Meski telah beritikad untuk belajar semaksimal mungkin sebelum TOEFL dan TPA, pada akhirnya aku tidak belajar terlalu banyak, bahkan hampir tak belajar sama sekali. Pada saat test pun aku hanya ltepas saja. Tak berharap banyak. Jika pun skor tak cukup artinya aku memang tak bertakdir untuk mengirim berkas beasiswa. Tapi takdir berkata lain. Kedua skorku cukup dengan persyaratan beasiswa. Bagi banyak orang TOEFL 553 mungkin nilai yang sangat kecil. Namun bagi aku itu adalah buah sebuah perjuangan dan keberuntungan. Nilai itulah yang menyelamatkan aku sehingga bisa mengirimkan berkas beasiswa di satu hari deadline beasiswa kominfo 2011. Aku bermotor dari Jonggol ke Monas setelah semalamnya tak tidur menyiapkan berkas-berkas ini. Meski aku gagal, tapi aku juga tak pernah menyangka semua cerita itu menjadi salah satu karunia terindah. Aku bertemu dengan calon istriku di Juni 2011 dan kami menikah di November 2011 lalu kami pun berpisah sesaat sejak 24 Maret 2012.

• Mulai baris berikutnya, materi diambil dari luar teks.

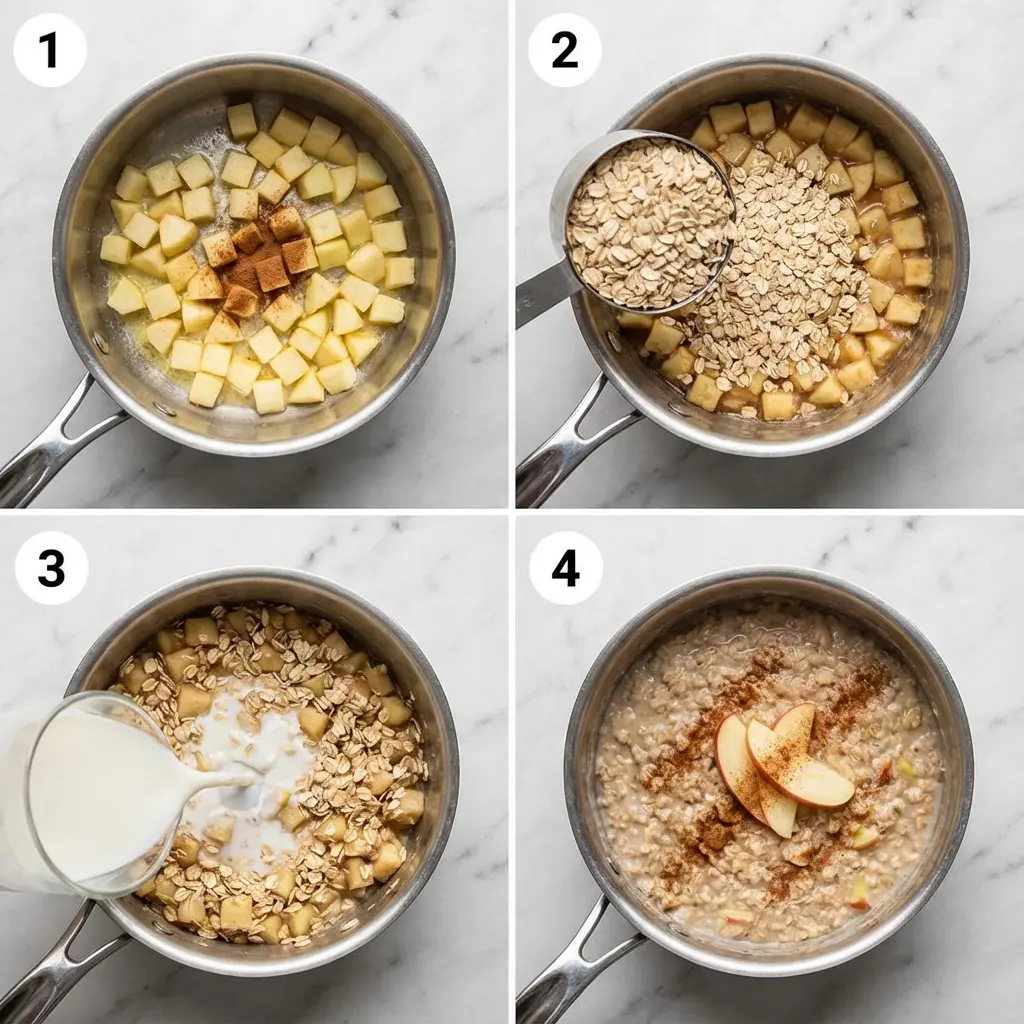 1

2

3

4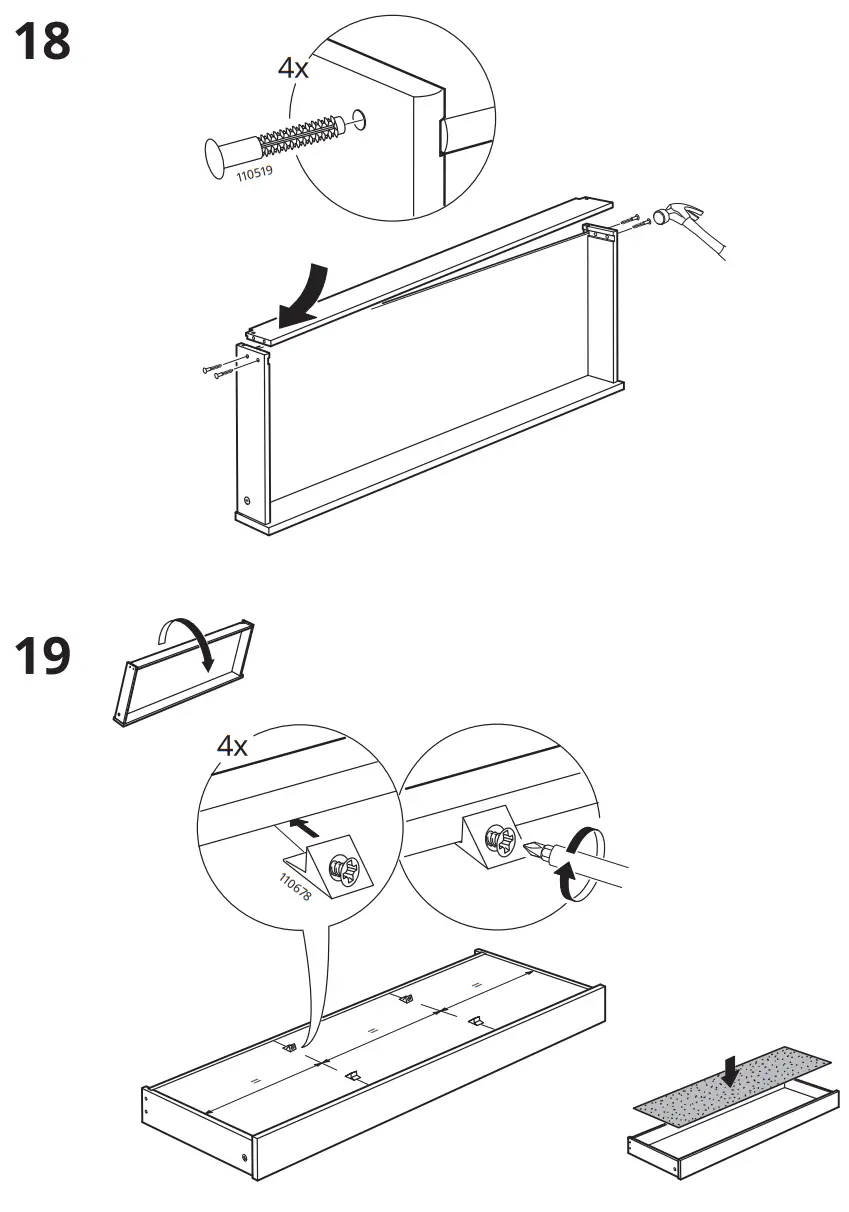 18

4x

110519

19

4x

110678

=

=

=

=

Dengan menulis ini tiba-tiba aku mendapat refleksi untuk selalu nothing to lose seperti yang pernah bunda katakan pada aku. Menariknya aku mendapat insight ini justru dari sesuatu yang pernah aku jalani sendiri. Dua minggu ini adalah sebuah penentuan dan penantian. Tapi sekarang aku ingin menjadi seseorang yang just try and don't care about the result. I just enjoy the process. Success is continuous process toward our goal. So even though sometime we fail in life, as long as it bring as closer to our goal then it's mean we are success. Insya Allah apa pun hasilnya dari 2 minggu yang mungkin akan penuh tanda tanya, aku ingin tawakal.
Semoga saja beberapa minggu dari sekarang aku bisa bertanya pada seorang gadis berkerudung tercantik sedunia. "Could you please tell me what is the name of this place, dear?"
Dan gadis tercantik itu akan menjawab dengan suaranya yang sangat indah, "Sure hubby, It's Ilmenau..."
PS: I love you, I won't give up for us.